(EXERCISE):
Isolate every line in the records below with "Zealand" in it.
Top of TASK INPUT
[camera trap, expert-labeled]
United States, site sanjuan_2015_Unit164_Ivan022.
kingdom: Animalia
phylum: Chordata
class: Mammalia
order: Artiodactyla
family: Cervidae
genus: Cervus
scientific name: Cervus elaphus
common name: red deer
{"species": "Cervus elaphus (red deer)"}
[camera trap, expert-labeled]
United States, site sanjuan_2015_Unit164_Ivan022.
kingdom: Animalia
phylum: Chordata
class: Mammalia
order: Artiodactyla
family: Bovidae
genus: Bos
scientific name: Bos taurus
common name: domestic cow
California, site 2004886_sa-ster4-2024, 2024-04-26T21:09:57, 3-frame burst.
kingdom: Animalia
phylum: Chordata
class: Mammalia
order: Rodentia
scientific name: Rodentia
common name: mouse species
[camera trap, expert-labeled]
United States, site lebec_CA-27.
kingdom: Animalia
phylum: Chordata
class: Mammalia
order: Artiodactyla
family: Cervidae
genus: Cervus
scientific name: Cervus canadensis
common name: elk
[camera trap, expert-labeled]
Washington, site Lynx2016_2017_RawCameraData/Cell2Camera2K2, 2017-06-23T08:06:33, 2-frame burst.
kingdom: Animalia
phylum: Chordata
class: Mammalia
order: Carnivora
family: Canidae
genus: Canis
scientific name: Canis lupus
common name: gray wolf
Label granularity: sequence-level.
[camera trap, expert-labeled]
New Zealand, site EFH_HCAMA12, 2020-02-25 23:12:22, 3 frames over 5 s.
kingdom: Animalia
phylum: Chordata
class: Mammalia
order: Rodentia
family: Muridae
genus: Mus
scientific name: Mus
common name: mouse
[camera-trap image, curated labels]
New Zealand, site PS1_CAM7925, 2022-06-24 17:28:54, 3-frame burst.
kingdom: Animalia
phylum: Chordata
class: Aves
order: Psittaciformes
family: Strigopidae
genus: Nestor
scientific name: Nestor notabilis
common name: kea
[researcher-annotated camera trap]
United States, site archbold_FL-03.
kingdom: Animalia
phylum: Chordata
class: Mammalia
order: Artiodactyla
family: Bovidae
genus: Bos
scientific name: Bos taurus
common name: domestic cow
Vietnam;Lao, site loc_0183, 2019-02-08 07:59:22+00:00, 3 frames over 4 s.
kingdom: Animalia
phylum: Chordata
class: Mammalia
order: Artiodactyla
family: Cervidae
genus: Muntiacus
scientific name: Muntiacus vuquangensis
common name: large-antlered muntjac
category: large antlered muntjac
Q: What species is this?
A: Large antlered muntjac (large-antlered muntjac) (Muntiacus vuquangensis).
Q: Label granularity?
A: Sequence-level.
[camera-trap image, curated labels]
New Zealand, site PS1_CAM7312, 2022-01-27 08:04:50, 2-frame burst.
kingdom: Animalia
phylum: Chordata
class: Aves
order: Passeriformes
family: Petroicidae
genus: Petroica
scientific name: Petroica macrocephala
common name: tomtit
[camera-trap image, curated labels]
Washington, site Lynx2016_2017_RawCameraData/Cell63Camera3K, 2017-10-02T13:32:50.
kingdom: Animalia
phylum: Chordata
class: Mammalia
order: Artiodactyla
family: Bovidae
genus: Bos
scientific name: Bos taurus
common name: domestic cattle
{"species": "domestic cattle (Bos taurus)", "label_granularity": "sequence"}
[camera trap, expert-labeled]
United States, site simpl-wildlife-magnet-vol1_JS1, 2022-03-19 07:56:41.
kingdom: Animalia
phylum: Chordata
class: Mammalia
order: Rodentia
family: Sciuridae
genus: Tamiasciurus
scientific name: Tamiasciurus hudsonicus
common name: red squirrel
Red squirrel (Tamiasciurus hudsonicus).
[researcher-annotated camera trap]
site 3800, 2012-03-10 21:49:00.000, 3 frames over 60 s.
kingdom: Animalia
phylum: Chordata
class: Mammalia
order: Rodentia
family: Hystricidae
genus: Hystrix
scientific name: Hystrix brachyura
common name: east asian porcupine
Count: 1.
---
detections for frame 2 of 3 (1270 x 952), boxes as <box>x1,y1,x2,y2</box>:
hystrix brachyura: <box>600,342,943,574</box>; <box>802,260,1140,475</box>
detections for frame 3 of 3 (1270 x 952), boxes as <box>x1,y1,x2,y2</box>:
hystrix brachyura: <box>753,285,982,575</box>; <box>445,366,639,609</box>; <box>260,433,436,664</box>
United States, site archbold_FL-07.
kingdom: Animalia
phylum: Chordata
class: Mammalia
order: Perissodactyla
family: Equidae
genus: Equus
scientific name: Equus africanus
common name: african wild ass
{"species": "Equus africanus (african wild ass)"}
Bottom of TASK INPUT
(TASK SOLUTION):
New Zealand, site EFH_HCAMA12, 2020-02-25 23:12:22, 3 frames over 5 s.
New Zealand, site PS1_CAM7925, 2022-06-24 17:28:54, 3-frame burst.
New Zealand, site PS1_CAM7312, 2022-01-27 08:04:50, 2-frame burst.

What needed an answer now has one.